Li Chao, Dong Shaokang, Yang Shangdong, Hu Yujing, Li Wenbin, Gao Yang
State Key Laboratory for Novel Software Technology, Nanjing University, Nanjing, 210023, China.
School of Computer Science, Nanjing University of Posts and Telecommunications, Nanjing, 210023, China.
Neural Netw. 2025 Feb;182:106858. doi: 10.1016/j.neunet.2024.106858. Epub 2024 Nov 12.
Many real-world multi-agent tasks exhibit a nearly decomposable structure, where interactions among agents within the same interaction set are strong while interactions between different sets are relatively weak. Efficiently modeling the nearly decomposable structure and leveraging it to coordinate agents can enhance the learning efficiency of multi-agent reinforcement learning algorithms for cooperative tasks, while existing works typically fail. To overcome this limitation, this paper proposes a novel algorithm named Dual Collaborative Constraints (DCC) that identifies the interaction sets as subtasks and achieves both intra-subtask and inter-subtask coordination. Specifically, DCC employs a bi-level structure to periodically distribute agents into multiple subtasks, and proposes both local and global collaborative constraints based on mutual information to facilitate both intra-subtask and inter-subtask coordination among agents. These two constraints ensure that agents within the same subtask reach a consensus on their local action selections and all of them select superior joint actions that maximize the overall task performance. Experimentally, we evaluate DCC on various cooperative multi-agent tasks, and its superior performance against multiple state-of-the-art baselines demonstrates its effectiveness.

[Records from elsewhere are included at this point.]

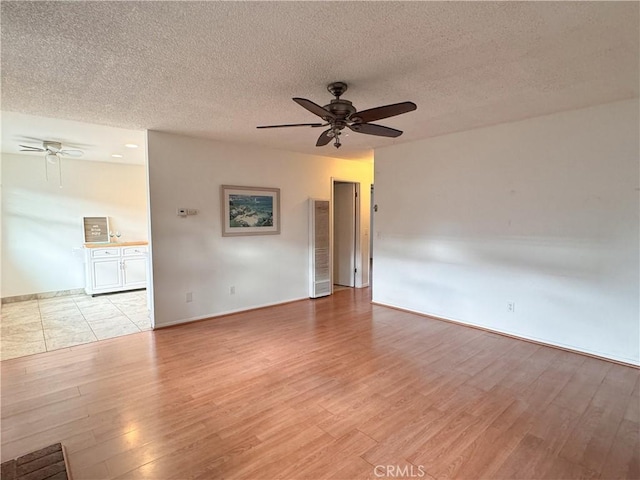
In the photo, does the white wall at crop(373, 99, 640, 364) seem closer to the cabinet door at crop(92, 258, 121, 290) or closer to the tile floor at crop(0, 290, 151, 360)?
the tile floor at crop(0, 290, 151, 360)

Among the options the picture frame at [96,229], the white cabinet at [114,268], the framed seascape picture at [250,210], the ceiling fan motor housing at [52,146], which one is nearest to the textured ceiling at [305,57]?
the framed seascape picture at [250,210]

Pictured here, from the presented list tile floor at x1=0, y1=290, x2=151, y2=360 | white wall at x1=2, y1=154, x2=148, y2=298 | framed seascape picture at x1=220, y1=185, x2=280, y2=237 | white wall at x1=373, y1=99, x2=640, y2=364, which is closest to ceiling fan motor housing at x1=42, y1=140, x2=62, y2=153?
white wall at x1=2, y1=154, x2=148, y2=298

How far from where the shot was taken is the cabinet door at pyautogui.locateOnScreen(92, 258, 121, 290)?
225 inches

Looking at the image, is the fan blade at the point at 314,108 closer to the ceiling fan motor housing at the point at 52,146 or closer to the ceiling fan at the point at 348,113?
the ceiling fan at the point at 348,113

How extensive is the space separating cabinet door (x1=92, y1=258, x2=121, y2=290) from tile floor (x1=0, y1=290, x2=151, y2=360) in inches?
8.1

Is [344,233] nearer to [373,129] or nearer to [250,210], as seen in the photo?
[250,210]

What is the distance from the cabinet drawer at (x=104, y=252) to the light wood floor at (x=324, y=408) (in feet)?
8.91

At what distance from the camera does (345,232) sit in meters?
6.57

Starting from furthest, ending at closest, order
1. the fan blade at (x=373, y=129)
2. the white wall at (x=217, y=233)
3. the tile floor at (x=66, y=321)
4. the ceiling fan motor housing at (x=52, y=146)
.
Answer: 1. the ceiling fan motor housing at (x=52, y=146)
2. the white wall at (x=217, y=233)
3. the tile floor at (x=66, y=321)
4. the fan blade at (x=373, y=129)

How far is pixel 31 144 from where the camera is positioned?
15.6ft

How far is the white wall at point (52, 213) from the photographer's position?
535 centimetres

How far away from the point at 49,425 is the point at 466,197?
4642 mm

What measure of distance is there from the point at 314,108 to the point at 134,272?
215 inches

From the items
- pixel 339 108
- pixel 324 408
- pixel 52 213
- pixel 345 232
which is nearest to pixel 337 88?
pixel 339 108
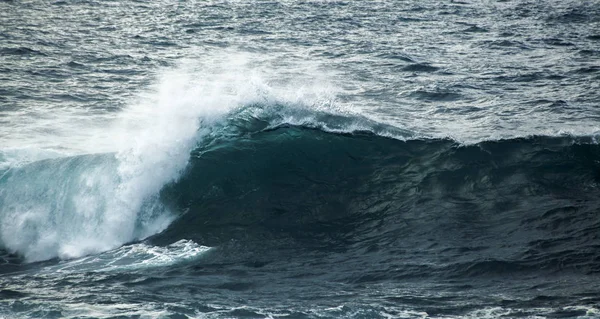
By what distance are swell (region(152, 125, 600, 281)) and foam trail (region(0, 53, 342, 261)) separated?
1.36ft

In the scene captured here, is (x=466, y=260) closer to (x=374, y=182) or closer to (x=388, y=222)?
Answer: (x=388, y=222)

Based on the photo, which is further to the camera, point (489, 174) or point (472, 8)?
point (472, 8)

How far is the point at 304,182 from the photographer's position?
1340 cm

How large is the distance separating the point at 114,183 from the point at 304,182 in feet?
11.2

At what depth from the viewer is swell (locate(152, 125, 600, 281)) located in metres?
10.7

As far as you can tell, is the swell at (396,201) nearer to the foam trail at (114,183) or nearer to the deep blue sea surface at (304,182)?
the deep blue sea surface at (304,182)

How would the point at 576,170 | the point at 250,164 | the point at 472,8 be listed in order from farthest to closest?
the point at 472,8 → the point at 250,164 → the point at 576,170

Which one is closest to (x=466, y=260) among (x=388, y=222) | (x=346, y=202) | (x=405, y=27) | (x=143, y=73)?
(x=388, y=222)

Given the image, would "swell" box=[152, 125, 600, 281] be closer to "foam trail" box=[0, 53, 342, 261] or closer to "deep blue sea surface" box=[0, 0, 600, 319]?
"deep blue sea surface" box=[0, 0, 600, 319]

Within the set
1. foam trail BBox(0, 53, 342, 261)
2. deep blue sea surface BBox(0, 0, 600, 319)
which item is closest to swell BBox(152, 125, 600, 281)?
deep blue sea surface BBox(0, 0, 600, 319)

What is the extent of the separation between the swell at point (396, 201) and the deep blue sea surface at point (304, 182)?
0.04m

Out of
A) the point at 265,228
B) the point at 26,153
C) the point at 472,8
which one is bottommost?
the point at 265,228

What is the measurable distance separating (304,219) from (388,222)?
1413 mm

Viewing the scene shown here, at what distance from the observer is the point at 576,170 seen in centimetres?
1299
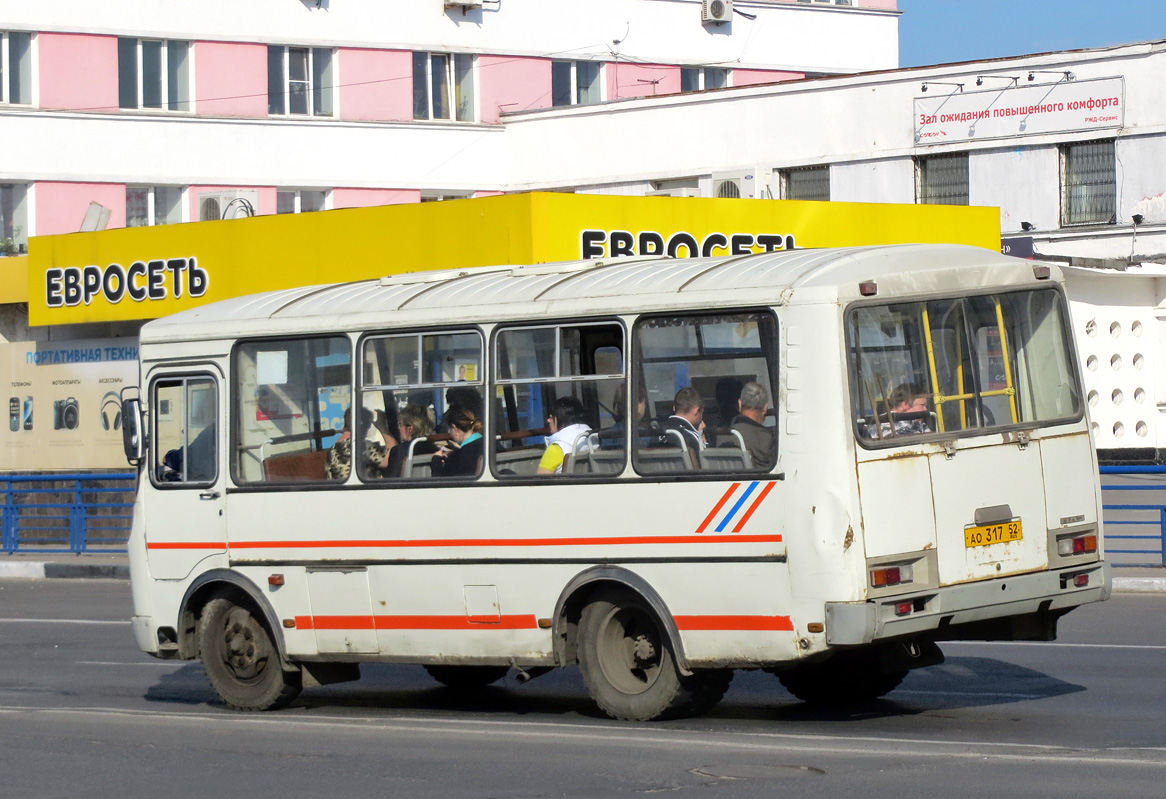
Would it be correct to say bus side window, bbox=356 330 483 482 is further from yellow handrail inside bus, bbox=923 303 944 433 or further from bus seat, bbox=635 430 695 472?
yellow handrail inside bus, bbox=923 303 944 433

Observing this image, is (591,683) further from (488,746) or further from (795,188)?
(795,188)

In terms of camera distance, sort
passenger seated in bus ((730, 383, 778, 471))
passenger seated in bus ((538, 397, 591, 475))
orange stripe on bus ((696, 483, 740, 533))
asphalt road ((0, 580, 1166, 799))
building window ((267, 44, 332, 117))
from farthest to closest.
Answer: building window ((267, 44, 332, 117)) < passenger seated in bus ((538, 397, 591, 475)) < orange stripe on bus ((696, 483, 740, 533)) < passenger seated in bus ((730, 383, 778, 471)) < asphalt road ((0, 580, 1166, 799))

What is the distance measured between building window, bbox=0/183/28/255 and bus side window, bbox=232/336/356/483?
3013 cm

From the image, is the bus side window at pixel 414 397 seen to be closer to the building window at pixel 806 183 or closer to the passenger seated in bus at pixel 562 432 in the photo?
the passenger seated in bus at pixel 562 432

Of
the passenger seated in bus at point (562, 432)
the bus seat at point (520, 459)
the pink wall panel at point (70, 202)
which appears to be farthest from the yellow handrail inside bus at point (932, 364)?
the pink wall panel at point (70, 202)

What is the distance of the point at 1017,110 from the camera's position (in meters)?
34.3

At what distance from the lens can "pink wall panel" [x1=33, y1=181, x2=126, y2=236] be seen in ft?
131

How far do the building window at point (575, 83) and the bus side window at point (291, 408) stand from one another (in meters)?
34.5

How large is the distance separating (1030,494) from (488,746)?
3190 millimetres

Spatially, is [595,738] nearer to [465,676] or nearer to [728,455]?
[728,455]

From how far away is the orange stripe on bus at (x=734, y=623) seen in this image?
360 inches

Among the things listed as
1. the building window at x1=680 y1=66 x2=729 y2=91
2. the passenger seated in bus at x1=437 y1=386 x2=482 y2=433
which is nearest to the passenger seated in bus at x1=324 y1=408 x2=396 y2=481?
the passenger seated in bus at x1=437 y1=386 x2=482 y2=433

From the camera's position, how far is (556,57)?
149 feet

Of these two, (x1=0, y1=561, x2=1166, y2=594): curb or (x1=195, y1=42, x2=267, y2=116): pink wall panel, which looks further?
(x1=195, y1=42, x2=267, y2=116): pink wall panel
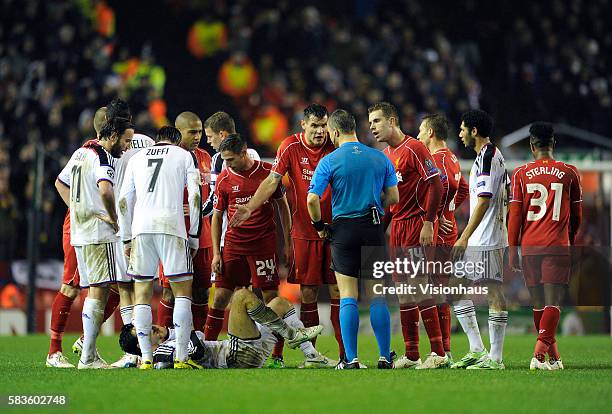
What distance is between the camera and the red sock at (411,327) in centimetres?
920

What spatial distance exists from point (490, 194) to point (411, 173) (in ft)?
2.50

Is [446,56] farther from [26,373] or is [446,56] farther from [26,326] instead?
[26,373]

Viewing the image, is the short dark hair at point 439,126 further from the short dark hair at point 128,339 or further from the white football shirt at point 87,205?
the short dark hair at point 128,339

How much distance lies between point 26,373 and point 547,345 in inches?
164

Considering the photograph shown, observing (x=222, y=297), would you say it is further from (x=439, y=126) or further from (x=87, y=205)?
(x=439, y=126)

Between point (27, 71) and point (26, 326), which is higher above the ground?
point (27, 71)

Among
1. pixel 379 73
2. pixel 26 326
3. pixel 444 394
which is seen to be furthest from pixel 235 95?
pixel 444 394

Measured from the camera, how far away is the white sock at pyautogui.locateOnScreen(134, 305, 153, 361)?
869 centimetres

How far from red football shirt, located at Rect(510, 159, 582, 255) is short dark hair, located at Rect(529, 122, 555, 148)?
14 cm

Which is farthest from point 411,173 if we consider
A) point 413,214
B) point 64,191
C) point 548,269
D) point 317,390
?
point 64,191

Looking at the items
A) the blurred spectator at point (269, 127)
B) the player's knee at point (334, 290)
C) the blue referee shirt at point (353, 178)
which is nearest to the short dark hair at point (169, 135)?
the blue referee shirt at point (353, 178)

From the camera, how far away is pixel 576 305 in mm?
17219

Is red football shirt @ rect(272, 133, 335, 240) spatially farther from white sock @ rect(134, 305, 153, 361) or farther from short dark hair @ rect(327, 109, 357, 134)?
white sock @ rect(134, 305, 153, 361)

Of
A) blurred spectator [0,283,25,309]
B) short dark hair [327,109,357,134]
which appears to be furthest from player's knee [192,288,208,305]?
blurred spectator [0,283,25,309]
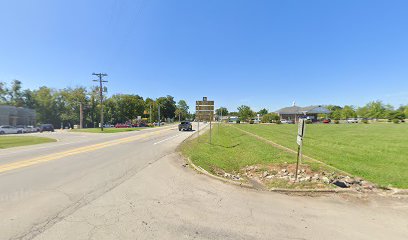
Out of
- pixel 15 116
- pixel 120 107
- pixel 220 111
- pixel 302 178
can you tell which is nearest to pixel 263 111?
pixel 220 111

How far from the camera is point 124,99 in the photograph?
83125mm

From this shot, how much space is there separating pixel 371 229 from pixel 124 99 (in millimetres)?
85963

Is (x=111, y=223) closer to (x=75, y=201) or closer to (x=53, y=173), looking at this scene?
(x=75, y=201)

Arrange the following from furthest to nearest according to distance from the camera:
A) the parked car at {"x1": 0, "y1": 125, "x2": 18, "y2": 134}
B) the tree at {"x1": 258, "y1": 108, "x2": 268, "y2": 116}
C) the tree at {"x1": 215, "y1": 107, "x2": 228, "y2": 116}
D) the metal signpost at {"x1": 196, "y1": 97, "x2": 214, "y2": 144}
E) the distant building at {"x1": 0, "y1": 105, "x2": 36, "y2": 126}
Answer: the tree at {"x1": 258, "y1": 108, "x2": 268, "y2": 116} → the tree at {"x1": 215, "y1": 107, "x2": 228, "y2": 116} → the distant building at {"x1": 0, "y1": 105, "x2": 36, "y2": 126} → the parked car at {"x1": 0, "y1": 125, "x2": 18, "y2": 134} → the metal signpost at {"x1": 196, "y1": 97, "x2": 214, "y2": 144}

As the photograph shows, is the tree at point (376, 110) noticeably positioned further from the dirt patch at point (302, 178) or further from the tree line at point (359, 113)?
the dirt patch at point (302, 178)

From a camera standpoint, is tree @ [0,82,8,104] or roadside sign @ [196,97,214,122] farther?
tree @ [0,82,8,104]

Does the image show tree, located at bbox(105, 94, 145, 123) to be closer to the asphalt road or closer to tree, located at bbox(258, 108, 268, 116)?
the asphalt road

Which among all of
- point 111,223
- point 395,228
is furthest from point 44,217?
point 395,228

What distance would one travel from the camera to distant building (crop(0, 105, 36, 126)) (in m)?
54.6

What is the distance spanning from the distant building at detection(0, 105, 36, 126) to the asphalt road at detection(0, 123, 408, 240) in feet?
206

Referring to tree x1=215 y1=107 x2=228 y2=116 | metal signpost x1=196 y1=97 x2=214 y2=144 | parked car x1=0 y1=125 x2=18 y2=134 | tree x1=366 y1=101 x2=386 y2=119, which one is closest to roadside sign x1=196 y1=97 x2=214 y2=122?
metal signpost x1=196 y1=97 x2=214 y2=144

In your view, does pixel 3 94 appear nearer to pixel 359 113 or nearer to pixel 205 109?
pixel 205 109

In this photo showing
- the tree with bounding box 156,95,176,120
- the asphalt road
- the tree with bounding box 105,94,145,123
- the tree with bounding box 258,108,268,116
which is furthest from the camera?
the tree with bounding box 258,108,268,116

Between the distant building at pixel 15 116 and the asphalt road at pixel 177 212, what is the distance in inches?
2472
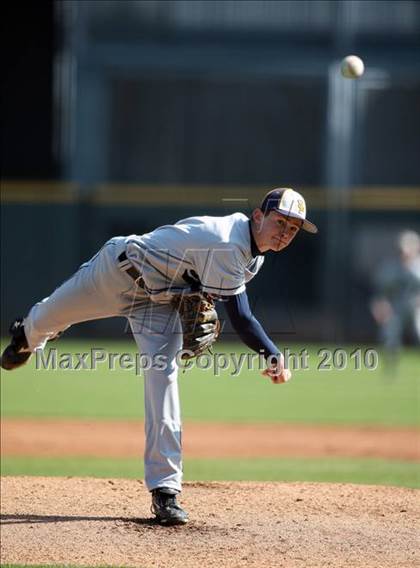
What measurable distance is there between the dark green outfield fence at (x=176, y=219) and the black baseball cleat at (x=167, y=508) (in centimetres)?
989

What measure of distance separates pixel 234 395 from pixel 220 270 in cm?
709

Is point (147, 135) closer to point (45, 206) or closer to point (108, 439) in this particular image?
point (45, 206)

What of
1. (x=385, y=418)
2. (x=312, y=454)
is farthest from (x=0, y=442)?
(x=385, y=418)

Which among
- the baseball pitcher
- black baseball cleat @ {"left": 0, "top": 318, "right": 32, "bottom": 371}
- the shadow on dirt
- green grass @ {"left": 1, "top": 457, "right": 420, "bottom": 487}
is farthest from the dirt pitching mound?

许多现实世界中的多智能体任务呈现出近乎可分解的结构,即同一交互集内的智能体之间的交互很强,而不同集之间的交互相对较弱。有效地对近乎可分解的结构进行建模并利用它来协调智能体,可以提高用于合作任务的多智能体强化学习算法的学习效率,而现有工作通常无法做到这一点。为了克服这一限制,本文提出了一种名为双重协作约束(DCC)的新算法,该算法将交互集识别为子任务,并实现子任务内和子任务间的协调。具体来说,DCC采用双层结构将智能体定期分配到多个子任务中,并基于互信息提出局部和全局协作约束,以促进智能体之间的子任务内和子任务间协调。这两个约束确保同一子任务内的智能体在其局部动作选择上达成共识,并且它们都选择能使整体任务性能最大化的最优联合动作。通过实验,我们在各种合作多智能体任务上评估了DCC,其相对于多个最先进基线的优越性能证明了其有效性。